TEXTE FOURNI.
··········
Les chants de non-attachement de Milarépa

Milarépa avait une sœur qui insistait pour qu’il trouve une femme, ait un foyer et des enfants, mais, au lieu de cela, Milarépa partit de chez lui et rencontra son maître, Marpa. Quand sa sœur apprit que Marpa était marié avec une maison et une famille, elle plaida sa cause auprès de Milarépa.

« Pourquoi ne fais-tu pas comme ton maître ? » demanda-t-elle.

« Si un renard glapit là où un lion rugit, dit-il, c’est une faute. »

Plus tard, Milarépa visita la maison d’un couple qui, malgré tous leurs efforts, étaient incapables d’avoir des enfants. Ils voulaient adopter Milarépa, mais celui-ci refusa. « Il est impossible pour moi de demeurer avec vous comme fils adoptif. Mais dites-moi, quel est votre tourment ? » Le couple se plaignit qu’ils n’auraient personne pour s’occuper d’eux dans leur grand âge.

Milarépa considéra la chose, puis répliqua : 

« Lorsqu’un garçon et une fille se rencontrent pour la première fois, ils sont aussi beaux l’un pour l’autre que des dieux, et ont un insatiable désir de contempler leurs visages. Puis, après s’être connus pendant un temps, ils commencent à se lancer des regards mauvais. Très vite, si l’un dit deux mots, l’autre répondra par trois mots. Vient le moment où ils finissent par se battre. Si l’un touche les cheveux de l’autre, l’autre l’attrapera par le cou. Puis l’un menace de frapper l’autre avec un bâton et l’autre se saisit d’une cuiller en bois pour lui rendre la pareille.
··········
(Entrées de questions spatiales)

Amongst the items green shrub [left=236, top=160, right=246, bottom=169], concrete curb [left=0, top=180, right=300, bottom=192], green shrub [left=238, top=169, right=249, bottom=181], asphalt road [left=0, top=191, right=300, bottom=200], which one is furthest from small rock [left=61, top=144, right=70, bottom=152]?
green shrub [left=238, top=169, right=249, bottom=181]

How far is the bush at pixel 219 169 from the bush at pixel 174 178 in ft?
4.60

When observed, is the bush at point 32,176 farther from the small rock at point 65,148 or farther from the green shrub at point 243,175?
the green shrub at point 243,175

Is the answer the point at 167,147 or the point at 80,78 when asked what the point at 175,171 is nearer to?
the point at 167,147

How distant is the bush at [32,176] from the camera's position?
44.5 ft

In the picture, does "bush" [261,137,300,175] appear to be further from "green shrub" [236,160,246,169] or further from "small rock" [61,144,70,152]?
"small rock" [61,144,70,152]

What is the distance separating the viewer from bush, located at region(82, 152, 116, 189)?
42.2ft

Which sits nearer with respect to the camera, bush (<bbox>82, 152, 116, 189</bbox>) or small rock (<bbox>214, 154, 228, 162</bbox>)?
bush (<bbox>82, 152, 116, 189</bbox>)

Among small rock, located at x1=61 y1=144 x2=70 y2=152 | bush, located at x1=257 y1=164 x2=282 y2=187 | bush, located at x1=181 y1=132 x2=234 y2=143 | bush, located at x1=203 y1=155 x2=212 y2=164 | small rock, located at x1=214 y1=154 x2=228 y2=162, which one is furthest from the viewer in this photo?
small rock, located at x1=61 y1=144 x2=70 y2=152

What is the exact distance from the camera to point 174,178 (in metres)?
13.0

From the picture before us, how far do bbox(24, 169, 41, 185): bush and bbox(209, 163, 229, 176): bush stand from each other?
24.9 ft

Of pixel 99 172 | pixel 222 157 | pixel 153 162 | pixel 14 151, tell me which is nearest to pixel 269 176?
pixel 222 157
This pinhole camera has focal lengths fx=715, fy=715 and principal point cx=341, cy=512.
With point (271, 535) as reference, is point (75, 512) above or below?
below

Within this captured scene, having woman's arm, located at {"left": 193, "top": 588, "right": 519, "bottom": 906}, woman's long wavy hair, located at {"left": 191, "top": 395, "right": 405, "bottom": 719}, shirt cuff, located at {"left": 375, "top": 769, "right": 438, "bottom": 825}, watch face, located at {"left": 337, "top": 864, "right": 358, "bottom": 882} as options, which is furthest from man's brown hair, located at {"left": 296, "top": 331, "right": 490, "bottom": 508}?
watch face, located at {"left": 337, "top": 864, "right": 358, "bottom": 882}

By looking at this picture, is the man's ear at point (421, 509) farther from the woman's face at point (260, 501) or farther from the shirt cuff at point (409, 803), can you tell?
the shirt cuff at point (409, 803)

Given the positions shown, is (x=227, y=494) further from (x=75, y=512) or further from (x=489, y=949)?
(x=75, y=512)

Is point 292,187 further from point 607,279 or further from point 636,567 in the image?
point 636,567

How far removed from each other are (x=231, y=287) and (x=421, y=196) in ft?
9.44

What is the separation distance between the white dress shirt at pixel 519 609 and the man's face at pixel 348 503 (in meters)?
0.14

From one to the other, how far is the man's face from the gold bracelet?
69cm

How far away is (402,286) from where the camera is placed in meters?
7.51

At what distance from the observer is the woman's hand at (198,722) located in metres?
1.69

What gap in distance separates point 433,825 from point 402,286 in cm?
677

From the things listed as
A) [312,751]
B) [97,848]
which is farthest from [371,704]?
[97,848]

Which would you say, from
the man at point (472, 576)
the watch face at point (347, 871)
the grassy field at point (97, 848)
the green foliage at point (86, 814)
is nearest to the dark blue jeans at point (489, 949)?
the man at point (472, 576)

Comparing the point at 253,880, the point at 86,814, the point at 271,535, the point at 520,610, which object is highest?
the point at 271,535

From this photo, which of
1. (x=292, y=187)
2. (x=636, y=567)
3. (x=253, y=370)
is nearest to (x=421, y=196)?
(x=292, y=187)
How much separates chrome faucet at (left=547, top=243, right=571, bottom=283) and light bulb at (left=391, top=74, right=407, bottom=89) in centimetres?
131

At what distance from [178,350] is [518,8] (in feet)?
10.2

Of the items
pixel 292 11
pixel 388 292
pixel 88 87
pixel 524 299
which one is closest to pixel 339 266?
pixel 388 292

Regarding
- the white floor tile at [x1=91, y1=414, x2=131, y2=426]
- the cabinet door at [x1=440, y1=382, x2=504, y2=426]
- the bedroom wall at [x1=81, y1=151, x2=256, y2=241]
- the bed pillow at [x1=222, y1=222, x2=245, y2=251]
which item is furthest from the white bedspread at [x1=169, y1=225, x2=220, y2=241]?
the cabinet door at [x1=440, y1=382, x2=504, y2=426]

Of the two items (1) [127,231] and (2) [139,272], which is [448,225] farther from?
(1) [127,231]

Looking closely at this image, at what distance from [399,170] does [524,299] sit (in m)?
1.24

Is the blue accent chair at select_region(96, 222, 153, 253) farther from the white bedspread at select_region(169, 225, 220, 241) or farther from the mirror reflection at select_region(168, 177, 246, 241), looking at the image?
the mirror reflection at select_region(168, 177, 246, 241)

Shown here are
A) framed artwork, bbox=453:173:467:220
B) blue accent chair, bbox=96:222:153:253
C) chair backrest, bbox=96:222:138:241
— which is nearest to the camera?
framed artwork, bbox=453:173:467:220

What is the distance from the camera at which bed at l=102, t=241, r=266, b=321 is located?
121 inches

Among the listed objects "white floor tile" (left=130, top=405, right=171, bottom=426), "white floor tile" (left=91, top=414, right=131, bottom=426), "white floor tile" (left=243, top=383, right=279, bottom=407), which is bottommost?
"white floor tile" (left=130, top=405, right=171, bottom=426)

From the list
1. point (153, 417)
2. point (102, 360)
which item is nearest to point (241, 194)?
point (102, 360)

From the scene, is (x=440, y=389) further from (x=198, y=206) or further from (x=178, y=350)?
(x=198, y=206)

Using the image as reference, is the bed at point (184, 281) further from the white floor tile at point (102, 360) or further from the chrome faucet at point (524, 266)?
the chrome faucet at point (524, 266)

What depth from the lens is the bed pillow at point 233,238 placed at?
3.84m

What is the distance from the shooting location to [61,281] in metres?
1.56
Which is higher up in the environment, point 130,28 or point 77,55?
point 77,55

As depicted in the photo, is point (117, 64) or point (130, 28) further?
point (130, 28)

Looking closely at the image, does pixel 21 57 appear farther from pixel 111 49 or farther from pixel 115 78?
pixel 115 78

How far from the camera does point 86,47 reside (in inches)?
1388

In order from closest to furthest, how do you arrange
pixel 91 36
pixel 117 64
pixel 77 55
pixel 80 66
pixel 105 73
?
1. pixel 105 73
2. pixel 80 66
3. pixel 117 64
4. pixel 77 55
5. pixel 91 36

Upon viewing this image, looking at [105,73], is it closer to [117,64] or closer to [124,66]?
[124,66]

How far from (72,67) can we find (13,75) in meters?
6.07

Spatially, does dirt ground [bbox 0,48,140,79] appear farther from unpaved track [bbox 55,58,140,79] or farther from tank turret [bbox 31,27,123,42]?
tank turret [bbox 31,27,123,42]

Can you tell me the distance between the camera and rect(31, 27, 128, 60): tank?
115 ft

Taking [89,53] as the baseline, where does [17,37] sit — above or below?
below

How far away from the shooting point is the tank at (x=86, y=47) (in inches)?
··········
TRAVAIL DEMANDÉ.
• a. Reproduisez intégralement le texte sur Milarépa, sans la moindre modification.
• b. Repérez toutes les lignes des entrées où figure le mot « tell », puis recopiez chacune d'elles.
Les entrées n'ont aucun lien avec le texte sur Milarépa.

RÉSULTATS PAR TÂCHE.
• a.
Les chants de non-attachement de Milarépa

Milarépa avait une sœur qui insistait pour qu’il trouve une femme, ait un foyer et des enfants, mais, au lieu de cela, Milarépa partit de chez lui et rencontra son maître, Marpa. Quand sa sœur apprit que Marpa était marié avec une maison et une famille, elle plaida sa cause auprès de Milarépa.

« Pourquoi ne fais-tu pas comme ton maître ? » demanda-t-elle.

« Si un renard glapit là où un lion rugit, dit-il, c’est une faute. »

Plus tard, Milarépa visita la maison d’un couple qui, malgré tous leurs efforts, étaient incapables d’avoir des enfants. Ils voulaient adopter Milarépa, mais celui-ci refusa. « Il est impossible pour moi de demeurer avec vous comme fils adoptif. Mais dites-moi, quel est votre tourment ? » Le couple se plaignit qu’ils n’auraient personne pour s’occuper d’eux dans leur grand âge.

Milarépa considéra la chose, puis répliqua : 

« Lorsqu’un garçon et une fille se rencontrent pour la première fois, ils sont aussi beaux l’un pour l’autre que des dieux, et ont un insatiable désir de contempler leurs visages. Puis, après s’être connus pendant un temps, ils commencent à se lancer des regards mauvais. Très vite, si l’un dit deux mots, l’autre répondra par trois mots. Vient le moment où ils finissent par se battre. Si l’un touche les cheveux de l’autre, l’autre l’attrapera par le cou. Puis l’un menace de frapper l’autre avec un bâton et l’autre se saisit d’une cuiller en bois pour lui rendre la pareille.

• b.
Of pixel 99 172 | pixel 222 157 | pixel 153 162 | pixel 14 151, tell me which is nearest to pixel 269 176?
By looking at this picture, is the man's ear at point (421, 509) farther from the woman's face at point (260, 501) or farther from the shirt cuff at point (409, 803), can you tell?
Can you tell me the distance between the camera and rect(31, 27, 128, 60): tank?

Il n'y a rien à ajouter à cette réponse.